1. PAA(Population Association of America)に参加
4月25日(水)-29日(日)の日程でPopulation Association of America(アメリカ人口学会)に参加してきた。なんで人口学?って思うれる方もおられるかもしれないが、アメリカでは人口学は社会学の下位分野としての位置づけが強く、アメリカ人口学会メンバーの4割程度は社会学者である。私はポスター報告をした。会場はコロラド州デンバーという中西部の山間部の街で、プロビデンスから飛行機で4時間ほどのところにある。とにかく学会は規模が大きく、また、全体的なレベルが高くて刺激になった。また学会参加のために大学から交通費、宿泊費だけでなく、現地でのUber代や食費まで出て驚いた(特に1年生は報告にアクセプトされずに参加だけした人にも支給された。ただし、アメリカ人口学会だけが特別扱いで、どの学会でも良いというわけではなさそうだ)。標高1609mのコロラド州デンバー(奥に見えるのはロッキー山脈) |
2. 一年目のコースワークが全て完了
PhD課程1年目のコースワークが全て完了し、成績も全てAをとることができた。学部から総合評価も送付されてきて、次年度への進級が認められた。社会学部では1年目→2年目は障壁は低いのでかなり当たり前のことであるが、時々この時点で切られる人がいるそうである。先輩等の話を聞く限りでは3→4年目と2→3年目が最も高い壁のようだ。3. 空間分析の夏期集中講義
ブラウン大学社会学部の3階にはS4(Spatial Structures in Social Sciences)と呼ばれる組織があり、社会科学に地理的な視点を取り入れる研究をしている教員、ポスドク、院生の交流する場となるとともに、毎年夏と冬に二週間の空間分析入門の集中講義を実施している。特に現段階で空間分析の手法を使う予定はないのだが、興味本位で受講してみた。集中講義の内容としては(1)Geocoding等の記述的な地理空間分析の初歩(授業では主にArcGISを使用)(2)地理空間構造を考慮に入れた多変量解析入門(授業では主にGeodaを使用)、(3)空間分析の社会科学諸分野(歴史学、社会学、経済学、公衆衛生学)の応用の3つに分けることができるだろう。まだまだ自信を持って地図を作ったり、空間モデリングができるとは思わないが、2週間である程度データやソフトに触る機会があったことで、今後空間分析が必要になった時にしなければならない作業のイメージを掴むことはできた。一つ気になって今度調べようと思うのが、社会学で多用されるマルチレベルモデル=Multilevel Modelと、空間回帰モデル(空間ラグモデル=spatial lag modelや空間誤差モデルspatial error model)の背景にある(統計学的というよりは社会学的な)理論的考え方の違いと、それぞれの強みと弱み、そしてこれら二つを組み合わせる具体的な方法である。私の浅はかな理解では、従来のマルチレベルモデルの枠組みでは、空間モデルのようにグループ間の距離によるバイアスはきちんと対処できない。逆に空間分析ではマルチレベルモデルのようにグループ内の分散をうまくモデリングできない(と思う)。よって、マルチレベルモデルと空間分析を組み合わせる方法を知りたい。

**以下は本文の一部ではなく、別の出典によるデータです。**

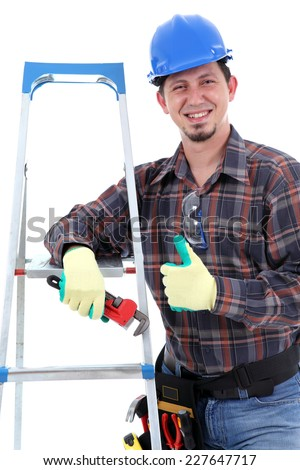 Cheerful carpenter showing thumbs up on the white background. Isolated on white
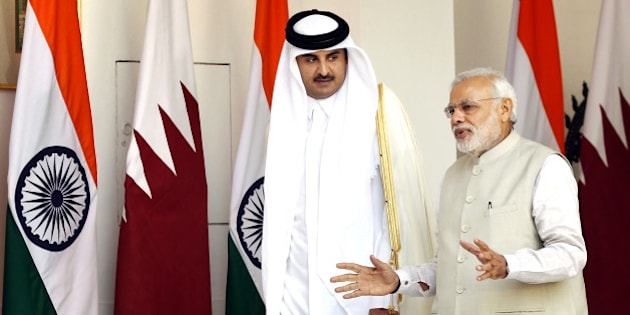 NEW DELHI, INDIA - MARCH 25: Emir of the State of Qatar Sheikh Tamim bin Hamad Al-Thani in conversatio with Prime Minister Narendra Modi prior to a meeting on March 25, 2015 in New Delhi, India. India and Qatar inked six agreements, including one on transfer of sentenced prisoners. Around 600,000 Indian nationals work in Qatar, comprising the largest expatriate community in Qatar. (Photo by Ajay Aggarwal/Hindustan Times via Getty Images)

P.S. 少し調べていたら2014年のSociological Methodology誌に論文(Xu 2014)が出ていて、実際にマルチレベルモデルと空間統計を組み合わせたモデルが紹介されたりもしている。時間のある時にゆっくり読みたい。
Xu, H. (2014). Comparing Spatial and Multilevel Regression Models for Binary Outcomes in Neighborhood Studies. Sociological methodology, 44(1), 229-272.